== Trecho citado ==
=-=-=

Com os preços ao consumidor nos EUA como um deflator, os preços reais caíram mais da metade entre junho de 2014 e outubro de 2015. No último mês, os preços reais do petróleo estavam 17% mais baixos que suas médias desde 1970, apesar de estarem bem acima dos níveis do início de 1970 e daqueles entre 1986 e o início dos anos 2000.

Um discurso de Spencer Dale, economista-chefe da BP (e ex-economista-chefe do Bank of England) lança luz sobre o que está pressionando os preços do petróleo. Ele defende que as pessoas tendem a acreditar que o petróleo é um recurso esgotável cujo preço tende a aumentar ao longo do tempo; que as curvas de oferta e demanda para o petróleo são íngremes (tecnicamente, “inelásticas”); que o petróleo flui predominantemente para os países ocidentais e que a Opep (Organização dos Países Exportadores de Petróleo) está disposta a estabilizar o mercado. Grande parte dessa sabedoria convencional sobre o petróleo é falsa, diz ele.

Uma parte do que está abalando esses pressupostos é a revolução do xisto nos EUA. A partir praticamente do zero em 2010, a produção americana de óleo de xisto aumentou para cerca de 4,5 milhões de barris por dia. A maior parte do óleo de xisto, sugere Dale, é rentável entre US$ 50 e US$ 60 o barril.

Além disso, a produtividade da produção de óleo de xisto (medida pela produção inicial por sonda) aumentou em mais de 30% ao ano entre 2007 e 2014. Acima de tudo, o rápido crescimento da produção de óleo de xisto foi o fator decisivo no colapso no preço do petróleo bruto no ano passado: a produção de petróleo dos EUA aumentou quase o dobro da expansão da demanda. É simplesmente a oferta, estúpido.

=-=-=

== Objetivo ==
Copie sem alterações, do texto sobre os preços do petróleo, o trecho que vai de "Com os preços" até "dos anos 2000.". As linhas não têm nenhuma relação com esta atividade.

== Informações extraídas ==
=-=-=

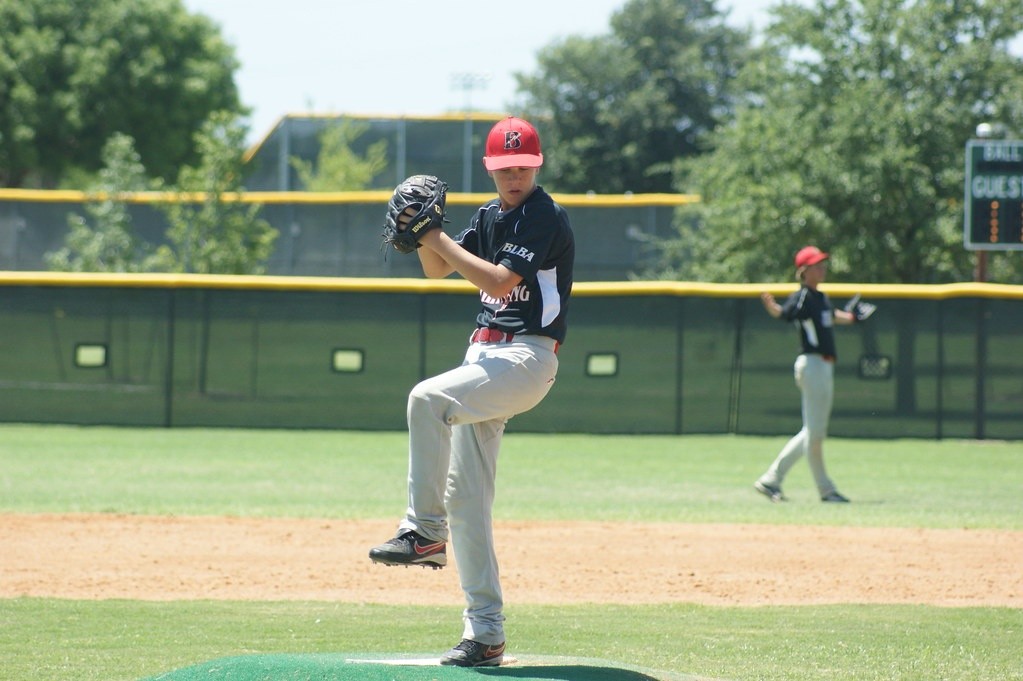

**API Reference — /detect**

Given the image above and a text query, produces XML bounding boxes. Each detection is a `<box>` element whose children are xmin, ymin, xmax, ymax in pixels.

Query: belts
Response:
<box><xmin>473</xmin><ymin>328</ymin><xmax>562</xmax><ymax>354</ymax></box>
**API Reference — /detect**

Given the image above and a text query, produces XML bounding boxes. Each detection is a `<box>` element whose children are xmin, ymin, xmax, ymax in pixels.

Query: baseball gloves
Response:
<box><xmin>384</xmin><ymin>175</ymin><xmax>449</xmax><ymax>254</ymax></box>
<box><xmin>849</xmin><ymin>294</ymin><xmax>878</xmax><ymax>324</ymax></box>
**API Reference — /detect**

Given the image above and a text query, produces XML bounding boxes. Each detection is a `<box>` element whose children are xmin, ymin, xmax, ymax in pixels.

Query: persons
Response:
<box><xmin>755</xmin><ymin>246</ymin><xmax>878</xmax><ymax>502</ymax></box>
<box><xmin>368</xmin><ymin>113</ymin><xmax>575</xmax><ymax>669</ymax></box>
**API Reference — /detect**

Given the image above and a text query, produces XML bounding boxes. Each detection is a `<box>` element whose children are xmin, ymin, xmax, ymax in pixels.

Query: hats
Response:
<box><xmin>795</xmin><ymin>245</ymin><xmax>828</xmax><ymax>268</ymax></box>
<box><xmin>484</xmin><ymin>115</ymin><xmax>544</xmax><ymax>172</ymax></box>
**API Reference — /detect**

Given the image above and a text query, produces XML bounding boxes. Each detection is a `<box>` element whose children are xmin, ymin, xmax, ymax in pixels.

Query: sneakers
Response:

=-=-=

== Resposta do exercício ==
Com os preços ao consumidor nos EUA como um deflator, os preços reais caíram mais da metade entre junho de 2014 e outubro de 2015. No último mês, os preços reais do petróleo estavam 17% mais baixos que suas médias desde 1970, apesar de estarem bem acima dos níveis do início de 1970 e daqueles entre 1986 e o início dos anos 2000.